Macht plays THE SPIRIT in question, complete with Robin-styled mask and
long trenchcoat (in pure comic book form, no one has the ability to
recognize his real identity under that thin mask). We
see his origins in quick flashback where we learn that he was
inadvertently granted the power of invulnerability.
Like Wolverine, he can recover and regenerate very quickly.
This, of course, makes the character and the story he occupies
egregiously lacking in any tension or intrigue.
If the man can’t be killed, then it’s very hard to feel any
apprehension about his exploits. With
suspense utterly drained away, The Spirit becomes a hero that lacks
interest altogether. This is
compounded by the fact that he is always appearing in costume.
The best of the comic films knew that the key to making us care
about their respective heroes was in developing their alter egos.
Miller does none of that here.
Spirit has one main nemesis, named The Octopus (played in a monumentally
silly performance that is unalterably all over the emotional map by Samuel
L. Jackson) that also has his powers of recuperation too.
This makes their fights really tedious and unexciting.
The Octopus, like all mad villains, has a plan to steal – I kid
you not – a vase containing the blood of Hercules in hopes of
transforming himself into an immortal.
At Octopus’ side is a chesty scientist named Silken Floss (Scarlett Johansson, never more horribly wooden and stiff) and his small
army of cloned henchmen (all played by Louis Lombardi, who plays up to
every single brainless henchmen cliché in the book…but in the form of
three characters on screen at the same time...which means three times
The Spirit does have some allies in the form of a sassy and resourceful doctor named Ellen, (Sarah Paulsen) and her father, Police Chief (Dan Lauria). Ellen ahs always had eyes for The Spirit, but she is constantly tormented by the fact that he is the single most flirtatious, skirt chasing masked man ever. Just when The Spirit is about to take his war against The Octopus to the next level, and old flame from his adolescence re-enters his life, Sand Saref (the sexy-as-hell Eva Mendes, very high on seductive energy and spunk here, but categorically low on giving a decent line reading). Of course, Saref has her hands on the prize that both The Octopus and The Sprit both want to claim, so it’s only a matter of time before all the characters come to ahead in the film’s climatic showdown.
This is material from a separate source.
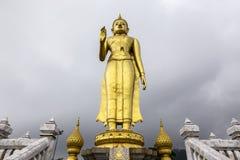 Phra BuddhaMongkol Maharaj parkerar den mest högväxta guld- stående Buddha på kommunala Hat Yai, Hat Yai Thailand arkivfoto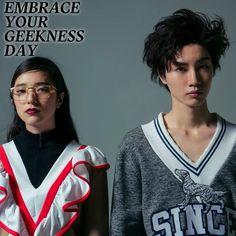 7月13日は ギークの日 ゲーム音楽ファッション あなたが夢中になることは 今日は自分の中のオタク心に誇りを持って全面にアピール NYLON.JPでは365日毎日がアニバーサリーをテーマにファッショナブルでユニークなスタイリングを毎日提案しているよ http://www.nylon.jp/365 model: @DORISAKURADA @LIGHT.MITO #365anniversary #fashion #makeup#beauty #style #game #music #今日は何の日 #make #JULY #nylonjapan #nylonjp#caelumjp #coordinated #coordinates#ootd #outfit #coordinate #photography#tflers #cute #fun #beautiful #swag#photooftheday #photo #photolike #桜田通  via NYLON JAPAN MAGAZINE OFFICIAL INSTAGRAM - Celebrity  Fashion…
By the time the film got to that moment, my head started to ache
from all of my methodically obsessive watch checking.
Again, I will say that THE SPIRIT is never boring on a visual level. It’s nowhere near the polish or has the high-end sheen of 300 or SIN CITY, but Miller does make Eisner’s comic world come vividly to life. Yet, how could a comic mastermind like Miller – as prominently revered for both his writing and art – make THE SPIRIT just linger there on the screen without a care in the world for an interesting storyline? Perhaps this is where his skills as a director are abundantly clear – he impeccably knows how to create evocative compositions, but in terms of crafting a good plot and churning out even modestly passable performances from all of his actors seems to have evaded him altogether.
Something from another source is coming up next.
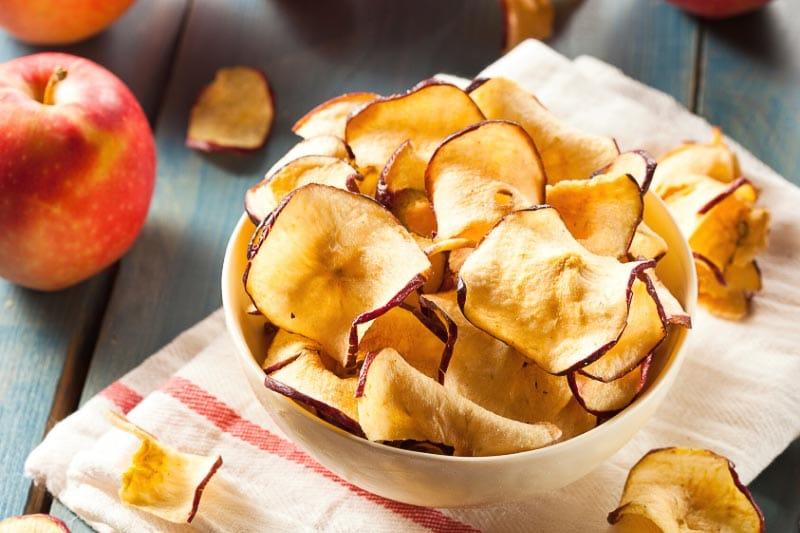 chips de manzana para picar en viaje carretera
I rarely wince while watching assemble performances because very
few films are terrible enough for me to say that just about everyone
is horrendous. THE SPIRIT
occupies that rare spectrum: Aside from Sarah Paulsen and Dan Lauria (the
only two to play their respective characters with an earnest and down to
earth compassion) there are no other characters in this film that have one
iota of humanity to them. Not
a one. Nadda.
I have never seen actors as unruly, unhinged, undisciplined, and
sickeningly mannered as they are here.
Johansson appears to have no clue what she is doing as Floss
(she’s totally lost), Samuel Jackson plays his role with such a
exasperatingly high, over-the-top tempo (he’s never once scary; he’s
just an embarrassingly asinine buffoon), Eva Mendes (looking
effortlessly fetching…especially in an all-to-brief shot of her naked
derrière) plays her female love interest with the emotional range of a
five-year-old child playing dress up, and Gabriel Macht – despite having
the right mug and physicality for the role – seems to lack the skills to
know whether to play his roles for campy laughs of for straight, dramatic
latter sentiment goes for the entire film as a whole.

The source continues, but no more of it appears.